Other high-profile investors like Natalie Portman and Reese Witherspoon also brought attention to the company’s Series C fundraising last year.
Notable startups in women’s health
Thankfully, a number of different private startups are taking action to innovate within women’s healthcare, and Edusei shared several key startups that she feels are helping to change things for the better.
“I have highlighted these start-ups because they are innovating in the women’s health space by making drugs, diagnosis, and overall care more accessible or by providing holistic integrated health.

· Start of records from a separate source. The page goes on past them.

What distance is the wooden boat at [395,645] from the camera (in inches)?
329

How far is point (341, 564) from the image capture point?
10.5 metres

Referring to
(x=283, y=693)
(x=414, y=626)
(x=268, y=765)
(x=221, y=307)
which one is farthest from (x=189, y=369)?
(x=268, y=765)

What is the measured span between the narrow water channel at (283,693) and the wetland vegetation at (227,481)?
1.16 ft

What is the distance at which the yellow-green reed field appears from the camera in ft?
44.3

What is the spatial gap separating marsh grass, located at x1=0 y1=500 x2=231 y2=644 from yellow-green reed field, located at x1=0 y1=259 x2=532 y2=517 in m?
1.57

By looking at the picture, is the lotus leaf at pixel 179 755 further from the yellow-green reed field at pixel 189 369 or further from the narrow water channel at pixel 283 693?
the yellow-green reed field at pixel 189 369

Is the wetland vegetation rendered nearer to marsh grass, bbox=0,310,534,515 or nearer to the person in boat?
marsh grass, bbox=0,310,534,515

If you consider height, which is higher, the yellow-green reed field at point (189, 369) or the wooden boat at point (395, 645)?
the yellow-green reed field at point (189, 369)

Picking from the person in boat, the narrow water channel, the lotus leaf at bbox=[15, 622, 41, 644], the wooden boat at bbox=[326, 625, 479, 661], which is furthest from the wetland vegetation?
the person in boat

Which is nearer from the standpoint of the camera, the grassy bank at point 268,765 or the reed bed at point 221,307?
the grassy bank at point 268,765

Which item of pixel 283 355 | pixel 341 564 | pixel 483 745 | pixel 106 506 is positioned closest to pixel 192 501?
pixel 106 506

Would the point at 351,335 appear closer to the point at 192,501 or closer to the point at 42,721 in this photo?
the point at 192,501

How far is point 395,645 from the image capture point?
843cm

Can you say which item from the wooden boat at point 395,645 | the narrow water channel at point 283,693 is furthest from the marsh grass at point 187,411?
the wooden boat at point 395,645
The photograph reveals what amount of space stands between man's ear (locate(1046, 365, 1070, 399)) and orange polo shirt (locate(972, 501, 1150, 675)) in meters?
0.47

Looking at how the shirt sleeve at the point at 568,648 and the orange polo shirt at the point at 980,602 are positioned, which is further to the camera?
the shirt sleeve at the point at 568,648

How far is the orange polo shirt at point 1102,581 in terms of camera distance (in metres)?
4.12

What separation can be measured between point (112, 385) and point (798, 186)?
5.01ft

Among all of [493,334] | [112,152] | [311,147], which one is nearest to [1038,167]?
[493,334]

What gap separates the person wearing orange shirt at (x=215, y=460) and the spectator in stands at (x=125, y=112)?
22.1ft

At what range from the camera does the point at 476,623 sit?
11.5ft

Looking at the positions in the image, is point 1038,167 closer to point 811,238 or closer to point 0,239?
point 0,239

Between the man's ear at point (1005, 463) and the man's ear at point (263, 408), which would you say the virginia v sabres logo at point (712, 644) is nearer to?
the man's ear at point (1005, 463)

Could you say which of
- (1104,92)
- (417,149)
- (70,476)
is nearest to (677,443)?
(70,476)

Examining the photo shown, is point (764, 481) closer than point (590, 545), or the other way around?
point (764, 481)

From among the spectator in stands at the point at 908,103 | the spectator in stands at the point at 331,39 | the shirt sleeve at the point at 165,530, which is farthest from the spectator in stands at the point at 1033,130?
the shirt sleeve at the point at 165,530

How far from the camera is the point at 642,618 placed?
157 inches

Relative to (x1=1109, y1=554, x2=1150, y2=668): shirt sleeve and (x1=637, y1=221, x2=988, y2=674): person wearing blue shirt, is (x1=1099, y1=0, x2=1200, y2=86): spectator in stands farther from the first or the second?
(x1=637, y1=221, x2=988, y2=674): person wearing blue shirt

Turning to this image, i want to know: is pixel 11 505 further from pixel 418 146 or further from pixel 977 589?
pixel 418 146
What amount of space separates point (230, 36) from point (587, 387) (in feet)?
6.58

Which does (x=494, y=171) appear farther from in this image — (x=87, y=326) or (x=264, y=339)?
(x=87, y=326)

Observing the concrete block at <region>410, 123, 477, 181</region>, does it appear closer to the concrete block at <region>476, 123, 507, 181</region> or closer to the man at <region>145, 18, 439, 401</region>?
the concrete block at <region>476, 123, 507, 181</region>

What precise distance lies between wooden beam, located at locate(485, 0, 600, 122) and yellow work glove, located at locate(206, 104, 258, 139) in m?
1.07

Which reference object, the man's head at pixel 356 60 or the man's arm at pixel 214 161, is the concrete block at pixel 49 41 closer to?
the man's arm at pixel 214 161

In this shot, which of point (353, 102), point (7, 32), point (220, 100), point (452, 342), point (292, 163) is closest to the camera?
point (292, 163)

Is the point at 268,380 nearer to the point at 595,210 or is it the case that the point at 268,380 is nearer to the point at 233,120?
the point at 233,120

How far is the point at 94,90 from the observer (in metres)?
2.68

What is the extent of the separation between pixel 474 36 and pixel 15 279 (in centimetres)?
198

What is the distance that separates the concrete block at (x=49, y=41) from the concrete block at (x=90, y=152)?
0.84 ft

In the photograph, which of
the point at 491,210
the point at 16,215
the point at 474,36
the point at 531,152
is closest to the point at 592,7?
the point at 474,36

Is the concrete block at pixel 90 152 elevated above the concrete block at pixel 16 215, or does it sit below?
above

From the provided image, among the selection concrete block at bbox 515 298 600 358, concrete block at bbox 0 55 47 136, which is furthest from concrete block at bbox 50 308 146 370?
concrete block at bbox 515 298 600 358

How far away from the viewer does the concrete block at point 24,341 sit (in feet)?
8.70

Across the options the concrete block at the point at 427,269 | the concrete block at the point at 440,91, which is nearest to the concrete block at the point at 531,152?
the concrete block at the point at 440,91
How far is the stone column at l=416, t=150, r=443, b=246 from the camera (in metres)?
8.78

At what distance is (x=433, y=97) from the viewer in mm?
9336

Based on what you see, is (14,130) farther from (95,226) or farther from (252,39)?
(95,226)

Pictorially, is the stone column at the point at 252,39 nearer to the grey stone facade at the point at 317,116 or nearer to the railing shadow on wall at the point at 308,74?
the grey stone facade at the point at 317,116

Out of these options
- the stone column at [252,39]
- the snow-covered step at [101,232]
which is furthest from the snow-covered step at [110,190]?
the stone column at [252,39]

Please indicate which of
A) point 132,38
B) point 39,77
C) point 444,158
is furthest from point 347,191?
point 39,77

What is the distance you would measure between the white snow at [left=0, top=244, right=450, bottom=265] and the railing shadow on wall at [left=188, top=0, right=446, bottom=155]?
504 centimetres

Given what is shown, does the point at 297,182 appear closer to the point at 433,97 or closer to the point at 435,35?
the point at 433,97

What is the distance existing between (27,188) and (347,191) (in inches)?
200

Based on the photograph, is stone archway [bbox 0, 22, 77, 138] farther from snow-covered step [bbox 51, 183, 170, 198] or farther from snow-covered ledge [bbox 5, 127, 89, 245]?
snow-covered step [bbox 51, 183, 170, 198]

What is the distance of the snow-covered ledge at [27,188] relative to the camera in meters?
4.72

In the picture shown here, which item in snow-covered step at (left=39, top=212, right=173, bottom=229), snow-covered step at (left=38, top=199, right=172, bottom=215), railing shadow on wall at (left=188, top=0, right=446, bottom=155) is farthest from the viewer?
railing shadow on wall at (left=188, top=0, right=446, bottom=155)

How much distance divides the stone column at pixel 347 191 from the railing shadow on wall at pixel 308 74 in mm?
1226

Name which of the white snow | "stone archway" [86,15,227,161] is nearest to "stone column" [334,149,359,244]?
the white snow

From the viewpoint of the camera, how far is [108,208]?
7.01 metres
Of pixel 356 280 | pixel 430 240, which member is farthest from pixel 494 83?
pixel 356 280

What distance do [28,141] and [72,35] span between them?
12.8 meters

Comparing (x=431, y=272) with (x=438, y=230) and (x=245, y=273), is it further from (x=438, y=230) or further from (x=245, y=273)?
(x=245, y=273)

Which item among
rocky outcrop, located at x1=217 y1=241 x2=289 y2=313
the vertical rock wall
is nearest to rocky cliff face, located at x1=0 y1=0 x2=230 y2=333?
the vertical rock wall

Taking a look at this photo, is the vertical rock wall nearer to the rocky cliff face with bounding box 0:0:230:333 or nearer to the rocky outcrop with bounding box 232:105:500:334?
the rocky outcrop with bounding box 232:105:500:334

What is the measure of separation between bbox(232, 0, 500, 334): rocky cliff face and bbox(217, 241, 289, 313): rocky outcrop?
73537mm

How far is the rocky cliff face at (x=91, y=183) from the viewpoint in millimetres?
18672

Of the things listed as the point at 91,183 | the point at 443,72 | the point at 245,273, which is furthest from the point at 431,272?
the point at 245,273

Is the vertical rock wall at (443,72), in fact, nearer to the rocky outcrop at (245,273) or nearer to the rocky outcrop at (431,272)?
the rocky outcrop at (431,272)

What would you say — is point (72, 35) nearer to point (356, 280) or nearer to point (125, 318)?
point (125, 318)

Other companies like Tia Health, Kindbody, and Maven Clinic are transforming the experience women have and solving some of the neglect and dismissal that I and so many other women have faced.”
Hopefully, these startups will continue to receive adequate investments to continue their work and bring more options to more women all around the world.
How you can contribute
We hope that this article has inspired you to seek out different care options for yourself or a loved one, and if you’re interested in contributing directly to companies and investment funds that are trying to advance women’s healthcare, please read on.
For anyone hoping to contribute financially to various startups and organizations that specialize in women’s health, Edusei recommended looking into investment funds such as Rhia Ventures and SteelSky Ventures, both of which focus on women’s health ventures.
In addition to financial support, Edusei also had a special message for current and aspiring medical professionals, as well as for those experiencing challenging medical conditions.
“For those in the medical profession, the U.S. has a shortage of OB-GYNs, and this could be an area for medical students to explore further. I also urge women facing serious conditions to join patient advocacy or research groups that are raising funds and awareness to make their voices heard.”
Healthcare for women is still lagging behind, but we hope this overview has provided some insights into the companies, organizations, and individuals that are working hard every day to make this disparity a thing of the past.